*** Text block ***
A Freedom of Information request by the T&A has shown that 70,430 people failed to turn up for appointments at Bradford Royal Infirmary while 12,871 appointments were missed at Airedale Hospital in 2012.
The BRI figures have risen dramatically from 2011 when there were 63,013 misses recorded – and despite the waste of time and resources there is no penalty system.
In a bid to halt missed appointments, a spokesman for BRI said it is now looking at ways of changing its appointment system by centralising it and giving patients more choice over times.
It is also sending text reminders to outpatients and making use of the “choose and book” system at GPs’ referral surgeries.
There was less of an increase at Airedale Hospital where the 2011 missed appointments stood at 12,527.
Airedale NHS Foundation Trust estimates the cost of missed appointments in 2012 lost it about £1,264,749 in income – shocking local politicians.
But BRI said that they did not record a cost, despite their missed numbers being much higher.
Bradford Council’s Health Scrutiny Committee chairman Mike Gibbons (Con, Ilkley) said the numbers were “a massive disadvantage” but any suggestion of imposing penalties on those who fail to turn up would not be realistic.
“It’s a massive disadvantage people not turning up for appointments, not just for themselves and the NHS but also for other people waiting to get even on the appointment list. It's a waste of time, resources and money,” he said.
“The idea of penalties has been looked at in the past but I don’t think it’s a step the NHS want to take. Collecting penalties would be difficult in reality. It's a matter of individual responsibility for making sure if you need an appointment you must keep it.”
Coun Jeanette Sunderland, the Liberal Democrat group leader on the Council, said taxpayers paying money for professionals to “sit and do nothing” while waiting for people to turn up were among the worst hit.
And she added: “We’ve got to look at the causes of these misses rather than just the bold figures to see why it’s happening then try to resolve it.”
The Conservative group leader on Bradford Council, Coun Glen Miller, said if people were regularly missing appointments then it suggested they did not need to be seen so urgently.
He added: “There are too many ways of people making excuses and getting out of missing appointments for penalties to be enforced, except maybe people who regularly miss appointments not to be seen so urgently.
“I find the text messages the hospitals send out as reminders are useful but I'd ask the Trust to monitor these figures carefully – maybe if people are missing these appointments they didn’t need them in the first place.”
Andrew Catto, executive medical director at Airedale NHS Foundation Trust, said rolling out a text reminder service across its outpatients clinics has made sure the level of its missed appointments has remained stable.
“Most of our consultant appointments now use the reminder service. We would also like to thank our local community for their support, the majority of patients who do attend their appointments with us, and we will continue to explore other systems to further reduce our missed appointments,” he said.
A BRI spokesman said: “We know there are genuine reasons why some patients miss appointments but it does have a real impact on our work and other patients who are waiting for appointments.
“We are centralising the way we manage appointments and working to give patients more choice over the time of appointments to help reduce the number that are missed. We are also trying different ways to improve communication, such as sending reminders to patients via SMS text messages to increase attendance at outpatient clinics.
“However, we urge patients where possible to let us know if they’re unable to attend so that we can help rearrange the appointment to a more convenient time or give it to somebody else who is waiting for one.”
*** End of Text block ***
# Parts of the exercise
1. Using the article on missed hospital appointments, answer these:
(a) How many appointments were missed at Airedale Hospital in 2011?
(b) About how much income does Airedale NHS Foundation Trust estimate it lost from missed appointments in 2012?
(c) Who is the executive medical director at Airedale NHS Foundation Trust?
2. In the article on missed hospital appointments, turn the paragraph beginning "We are centralising the way" into a short list that keeps its main facts.
3. From the article on missed hospital appointments, transcribe the stretch from "But BRI said" through "not be realistic.".
*** Provided material ***
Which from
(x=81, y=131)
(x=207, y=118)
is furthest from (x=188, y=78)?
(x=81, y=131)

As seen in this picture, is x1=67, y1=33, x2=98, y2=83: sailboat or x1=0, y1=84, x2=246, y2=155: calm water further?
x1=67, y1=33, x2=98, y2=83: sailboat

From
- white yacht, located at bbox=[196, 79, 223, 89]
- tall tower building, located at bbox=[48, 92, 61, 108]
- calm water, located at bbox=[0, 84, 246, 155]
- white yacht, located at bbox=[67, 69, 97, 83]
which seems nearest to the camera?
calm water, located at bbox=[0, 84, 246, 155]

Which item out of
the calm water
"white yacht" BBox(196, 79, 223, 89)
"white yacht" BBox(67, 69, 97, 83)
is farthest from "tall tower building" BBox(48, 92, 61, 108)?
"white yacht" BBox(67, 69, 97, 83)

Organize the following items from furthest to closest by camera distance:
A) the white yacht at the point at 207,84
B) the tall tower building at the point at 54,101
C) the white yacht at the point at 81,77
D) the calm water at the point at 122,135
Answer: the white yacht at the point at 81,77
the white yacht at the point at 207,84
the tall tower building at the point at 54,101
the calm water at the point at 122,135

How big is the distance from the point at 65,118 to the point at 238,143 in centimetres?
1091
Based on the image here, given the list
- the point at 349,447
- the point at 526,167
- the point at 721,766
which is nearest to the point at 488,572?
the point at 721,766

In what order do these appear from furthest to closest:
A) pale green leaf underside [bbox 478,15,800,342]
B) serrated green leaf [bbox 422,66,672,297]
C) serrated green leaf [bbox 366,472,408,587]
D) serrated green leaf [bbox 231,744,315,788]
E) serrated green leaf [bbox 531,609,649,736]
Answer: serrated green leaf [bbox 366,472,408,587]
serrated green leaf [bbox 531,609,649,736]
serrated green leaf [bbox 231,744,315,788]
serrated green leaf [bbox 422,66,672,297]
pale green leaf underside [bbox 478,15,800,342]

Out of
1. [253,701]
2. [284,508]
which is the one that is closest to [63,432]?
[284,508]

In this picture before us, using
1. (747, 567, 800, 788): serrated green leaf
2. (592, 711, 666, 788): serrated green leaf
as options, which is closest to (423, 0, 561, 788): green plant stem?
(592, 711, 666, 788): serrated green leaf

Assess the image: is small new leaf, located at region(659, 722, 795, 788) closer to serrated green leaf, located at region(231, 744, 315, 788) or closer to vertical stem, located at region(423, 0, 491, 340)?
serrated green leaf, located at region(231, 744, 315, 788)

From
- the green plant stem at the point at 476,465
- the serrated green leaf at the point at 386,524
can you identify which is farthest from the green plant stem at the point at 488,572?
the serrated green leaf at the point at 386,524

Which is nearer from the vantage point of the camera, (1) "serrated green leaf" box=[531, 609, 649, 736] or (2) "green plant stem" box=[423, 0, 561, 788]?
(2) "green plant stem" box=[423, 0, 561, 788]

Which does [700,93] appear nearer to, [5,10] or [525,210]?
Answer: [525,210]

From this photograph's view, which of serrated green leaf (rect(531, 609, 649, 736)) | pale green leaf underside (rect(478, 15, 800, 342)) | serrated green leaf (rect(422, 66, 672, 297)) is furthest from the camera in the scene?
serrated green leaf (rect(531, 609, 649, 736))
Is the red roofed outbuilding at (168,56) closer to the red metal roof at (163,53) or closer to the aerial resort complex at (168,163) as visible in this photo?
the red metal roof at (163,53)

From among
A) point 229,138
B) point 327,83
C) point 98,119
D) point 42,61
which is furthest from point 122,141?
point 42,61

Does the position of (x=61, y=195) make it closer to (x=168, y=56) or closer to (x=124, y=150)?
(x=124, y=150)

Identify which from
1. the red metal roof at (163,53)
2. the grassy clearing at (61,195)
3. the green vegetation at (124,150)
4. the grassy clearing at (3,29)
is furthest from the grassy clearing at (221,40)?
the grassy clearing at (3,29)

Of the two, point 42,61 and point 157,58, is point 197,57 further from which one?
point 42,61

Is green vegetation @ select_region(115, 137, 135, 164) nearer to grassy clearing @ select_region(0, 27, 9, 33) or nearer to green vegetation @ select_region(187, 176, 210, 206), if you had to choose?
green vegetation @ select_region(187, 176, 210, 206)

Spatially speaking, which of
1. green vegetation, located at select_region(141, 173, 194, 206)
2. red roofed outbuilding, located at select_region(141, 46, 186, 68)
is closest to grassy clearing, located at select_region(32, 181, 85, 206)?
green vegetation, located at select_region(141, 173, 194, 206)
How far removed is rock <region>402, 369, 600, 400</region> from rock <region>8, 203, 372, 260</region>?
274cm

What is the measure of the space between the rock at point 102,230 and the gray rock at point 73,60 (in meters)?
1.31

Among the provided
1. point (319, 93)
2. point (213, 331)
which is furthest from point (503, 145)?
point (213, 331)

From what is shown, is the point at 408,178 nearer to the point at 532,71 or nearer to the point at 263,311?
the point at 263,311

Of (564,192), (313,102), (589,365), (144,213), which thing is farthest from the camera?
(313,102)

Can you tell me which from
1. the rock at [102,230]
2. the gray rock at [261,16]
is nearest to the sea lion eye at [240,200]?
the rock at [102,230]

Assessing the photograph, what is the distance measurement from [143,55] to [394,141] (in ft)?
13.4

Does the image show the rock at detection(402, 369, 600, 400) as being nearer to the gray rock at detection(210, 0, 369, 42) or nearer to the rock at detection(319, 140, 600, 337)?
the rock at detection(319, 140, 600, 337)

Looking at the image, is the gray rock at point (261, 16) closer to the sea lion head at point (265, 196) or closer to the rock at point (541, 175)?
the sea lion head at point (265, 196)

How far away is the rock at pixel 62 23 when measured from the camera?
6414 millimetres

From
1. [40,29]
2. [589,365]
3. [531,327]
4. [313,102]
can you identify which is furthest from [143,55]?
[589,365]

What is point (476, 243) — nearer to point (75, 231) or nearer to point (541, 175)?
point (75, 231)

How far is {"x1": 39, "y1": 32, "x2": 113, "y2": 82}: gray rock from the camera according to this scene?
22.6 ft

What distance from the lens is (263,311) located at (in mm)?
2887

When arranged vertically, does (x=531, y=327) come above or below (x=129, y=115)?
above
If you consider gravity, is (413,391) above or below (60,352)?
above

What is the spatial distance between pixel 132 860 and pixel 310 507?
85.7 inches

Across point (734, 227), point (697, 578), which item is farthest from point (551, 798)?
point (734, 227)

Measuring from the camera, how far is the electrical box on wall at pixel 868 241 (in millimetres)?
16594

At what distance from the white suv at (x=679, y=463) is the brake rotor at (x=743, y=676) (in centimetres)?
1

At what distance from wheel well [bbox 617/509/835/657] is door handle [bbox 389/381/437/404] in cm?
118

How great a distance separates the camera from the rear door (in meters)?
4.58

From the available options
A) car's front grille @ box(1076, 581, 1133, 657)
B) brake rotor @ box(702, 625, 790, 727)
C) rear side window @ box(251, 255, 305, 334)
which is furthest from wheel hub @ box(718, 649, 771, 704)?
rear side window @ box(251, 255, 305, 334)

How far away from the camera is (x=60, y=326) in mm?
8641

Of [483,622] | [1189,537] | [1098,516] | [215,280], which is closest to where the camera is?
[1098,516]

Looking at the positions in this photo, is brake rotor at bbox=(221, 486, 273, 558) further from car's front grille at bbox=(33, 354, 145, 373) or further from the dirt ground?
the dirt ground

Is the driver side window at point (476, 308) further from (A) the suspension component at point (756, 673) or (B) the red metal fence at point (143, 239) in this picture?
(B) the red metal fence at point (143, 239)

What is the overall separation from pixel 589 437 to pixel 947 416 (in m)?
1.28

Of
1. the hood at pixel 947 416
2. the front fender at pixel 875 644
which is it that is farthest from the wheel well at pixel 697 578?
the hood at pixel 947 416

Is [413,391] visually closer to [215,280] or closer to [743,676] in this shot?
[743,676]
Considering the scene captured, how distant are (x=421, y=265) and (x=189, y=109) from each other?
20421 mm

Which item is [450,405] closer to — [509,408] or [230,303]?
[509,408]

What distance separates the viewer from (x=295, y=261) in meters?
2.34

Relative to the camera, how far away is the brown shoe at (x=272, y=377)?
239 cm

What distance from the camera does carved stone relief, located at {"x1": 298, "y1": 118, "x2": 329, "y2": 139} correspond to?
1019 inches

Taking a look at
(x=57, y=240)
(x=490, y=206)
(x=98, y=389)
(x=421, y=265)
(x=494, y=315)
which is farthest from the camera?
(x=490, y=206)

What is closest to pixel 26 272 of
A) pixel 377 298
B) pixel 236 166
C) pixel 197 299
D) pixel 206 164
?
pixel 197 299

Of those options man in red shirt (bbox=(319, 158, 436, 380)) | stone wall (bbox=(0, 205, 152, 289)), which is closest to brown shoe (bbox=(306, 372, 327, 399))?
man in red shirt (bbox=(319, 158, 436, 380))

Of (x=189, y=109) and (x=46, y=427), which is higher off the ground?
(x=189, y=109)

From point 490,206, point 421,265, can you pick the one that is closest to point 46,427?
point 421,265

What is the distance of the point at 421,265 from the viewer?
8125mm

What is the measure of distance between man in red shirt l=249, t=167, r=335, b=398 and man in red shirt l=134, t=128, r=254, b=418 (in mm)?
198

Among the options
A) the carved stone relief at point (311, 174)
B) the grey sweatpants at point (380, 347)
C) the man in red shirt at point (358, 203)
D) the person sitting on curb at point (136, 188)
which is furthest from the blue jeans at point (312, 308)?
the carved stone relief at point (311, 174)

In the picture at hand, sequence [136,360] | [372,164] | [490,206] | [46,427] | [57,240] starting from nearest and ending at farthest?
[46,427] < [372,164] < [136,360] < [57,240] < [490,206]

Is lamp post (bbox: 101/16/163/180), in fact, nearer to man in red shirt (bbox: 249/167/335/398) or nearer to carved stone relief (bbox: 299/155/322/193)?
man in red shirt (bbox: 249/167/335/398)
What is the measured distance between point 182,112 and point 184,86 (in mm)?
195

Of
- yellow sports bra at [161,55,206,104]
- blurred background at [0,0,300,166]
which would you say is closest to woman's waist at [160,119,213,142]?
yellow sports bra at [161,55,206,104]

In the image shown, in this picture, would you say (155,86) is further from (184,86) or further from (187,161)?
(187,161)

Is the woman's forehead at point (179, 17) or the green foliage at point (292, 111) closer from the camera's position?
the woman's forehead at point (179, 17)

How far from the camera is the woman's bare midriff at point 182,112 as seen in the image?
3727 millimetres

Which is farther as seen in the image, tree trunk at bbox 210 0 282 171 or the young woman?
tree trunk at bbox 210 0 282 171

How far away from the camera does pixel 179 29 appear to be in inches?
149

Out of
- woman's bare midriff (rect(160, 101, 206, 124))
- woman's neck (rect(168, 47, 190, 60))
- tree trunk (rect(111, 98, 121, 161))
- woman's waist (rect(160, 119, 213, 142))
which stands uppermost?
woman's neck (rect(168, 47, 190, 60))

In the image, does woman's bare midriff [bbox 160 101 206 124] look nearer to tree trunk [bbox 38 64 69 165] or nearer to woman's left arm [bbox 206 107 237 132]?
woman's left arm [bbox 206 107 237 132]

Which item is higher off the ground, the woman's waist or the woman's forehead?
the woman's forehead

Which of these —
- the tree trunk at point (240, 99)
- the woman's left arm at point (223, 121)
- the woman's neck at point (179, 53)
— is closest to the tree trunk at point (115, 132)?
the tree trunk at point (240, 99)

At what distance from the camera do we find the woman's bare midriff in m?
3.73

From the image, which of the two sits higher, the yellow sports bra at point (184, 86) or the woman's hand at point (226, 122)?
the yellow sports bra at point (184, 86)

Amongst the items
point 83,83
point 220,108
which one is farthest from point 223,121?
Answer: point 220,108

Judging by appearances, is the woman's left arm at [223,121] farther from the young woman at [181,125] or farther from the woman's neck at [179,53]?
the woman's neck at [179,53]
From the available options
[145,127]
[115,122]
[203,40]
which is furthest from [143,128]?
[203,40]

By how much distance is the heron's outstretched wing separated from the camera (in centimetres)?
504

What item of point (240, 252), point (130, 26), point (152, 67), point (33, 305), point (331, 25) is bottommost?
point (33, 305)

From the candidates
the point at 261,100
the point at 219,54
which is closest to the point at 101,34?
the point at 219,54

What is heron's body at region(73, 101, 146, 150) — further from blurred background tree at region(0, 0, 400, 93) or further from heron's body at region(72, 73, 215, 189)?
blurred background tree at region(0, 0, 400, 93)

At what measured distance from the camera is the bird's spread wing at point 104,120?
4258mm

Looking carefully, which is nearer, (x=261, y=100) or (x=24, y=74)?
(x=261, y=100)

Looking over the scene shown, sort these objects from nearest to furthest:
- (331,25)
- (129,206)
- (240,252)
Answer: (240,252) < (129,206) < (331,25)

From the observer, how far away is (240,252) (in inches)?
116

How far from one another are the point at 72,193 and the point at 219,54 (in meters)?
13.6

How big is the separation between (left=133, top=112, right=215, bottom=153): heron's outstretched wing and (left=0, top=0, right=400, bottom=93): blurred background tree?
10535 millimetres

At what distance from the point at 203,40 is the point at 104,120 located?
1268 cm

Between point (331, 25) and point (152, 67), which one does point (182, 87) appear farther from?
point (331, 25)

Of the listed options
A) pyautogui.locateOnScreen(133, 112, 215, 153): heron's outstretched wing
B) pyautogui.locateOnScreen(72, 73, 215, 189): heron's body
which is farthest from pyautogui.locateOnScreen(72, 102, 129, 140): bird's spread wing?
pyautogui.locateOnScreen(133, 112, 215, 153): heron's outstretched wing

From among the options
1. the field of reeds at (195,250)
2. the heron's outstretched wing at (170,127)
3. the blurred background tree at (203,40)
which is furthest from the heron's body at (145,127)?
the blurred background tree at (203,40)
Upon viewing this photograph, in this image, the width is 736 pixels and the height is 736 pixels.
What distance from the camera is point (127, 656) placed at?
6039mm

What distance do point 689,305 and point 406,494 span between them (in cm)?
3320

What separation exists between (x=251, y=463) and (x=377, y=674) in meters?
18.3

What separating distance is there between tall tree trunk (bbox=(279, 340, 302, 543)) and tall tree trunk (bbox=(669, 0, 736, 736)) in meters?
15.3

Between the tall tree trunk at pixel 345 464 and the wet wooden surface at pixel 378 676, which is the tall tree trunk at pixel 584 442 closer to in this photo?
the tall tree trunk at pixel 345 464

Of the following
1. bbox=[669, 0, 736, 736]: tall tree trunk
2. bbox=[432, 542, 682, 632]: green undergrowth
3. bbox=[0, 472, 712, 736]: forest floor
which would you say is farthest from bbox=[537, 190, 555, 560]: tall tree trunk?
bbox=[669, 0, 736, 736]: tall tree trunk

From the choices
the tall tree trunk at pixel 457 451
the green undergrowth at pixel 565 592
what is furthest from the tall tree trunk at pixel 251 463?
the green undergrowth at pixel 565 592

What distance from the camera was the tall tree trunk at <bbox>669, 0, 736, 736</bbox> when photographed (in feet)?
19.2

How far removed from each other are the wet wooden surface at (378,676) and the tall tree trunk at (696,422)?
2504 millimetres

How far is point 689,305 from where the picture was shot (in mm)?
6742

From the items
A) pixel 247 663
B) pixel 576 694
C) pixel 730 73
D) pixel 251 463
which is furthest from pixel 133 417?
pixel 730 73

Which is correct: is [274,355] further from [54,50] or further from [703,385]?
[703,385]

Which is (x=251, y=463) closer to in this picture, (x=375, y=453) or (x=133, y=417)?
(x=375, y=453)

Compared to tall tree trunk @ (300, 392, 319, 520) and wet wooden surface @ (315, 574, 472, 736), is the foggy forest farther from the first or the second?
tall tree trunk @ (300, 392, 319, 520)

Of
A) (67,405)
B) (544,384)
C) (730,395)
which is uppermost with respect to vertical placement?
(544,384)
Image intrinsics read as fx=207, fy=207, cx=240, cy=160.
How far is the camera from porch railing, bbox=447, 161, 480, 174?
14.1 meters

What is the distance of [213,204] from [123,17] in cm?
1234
*** End of Provided material ***
# Solutions to the tasks
1.
(a) 12,527
(b) About £1,264,749
(c) Andrew Catto

2.
- BRI is centralising how it manages appointments.
- It is working to give patients more choice over appointment times so fewer are missed.
- It is trying different ways to improve communication, such as SMS text reminders, to raise attendance at outpatient clinics.

3.
But BRI said that they did not record a cost, despite their missed numbers being much higher.
Bradford Council’s Health Scrutiny Committee chairman Mike Gibbons (Con, Ilkley) said the numbers were “a massive disadvantage” but any suggestion of imposing penalties on those who fail to turn up would not be realistic.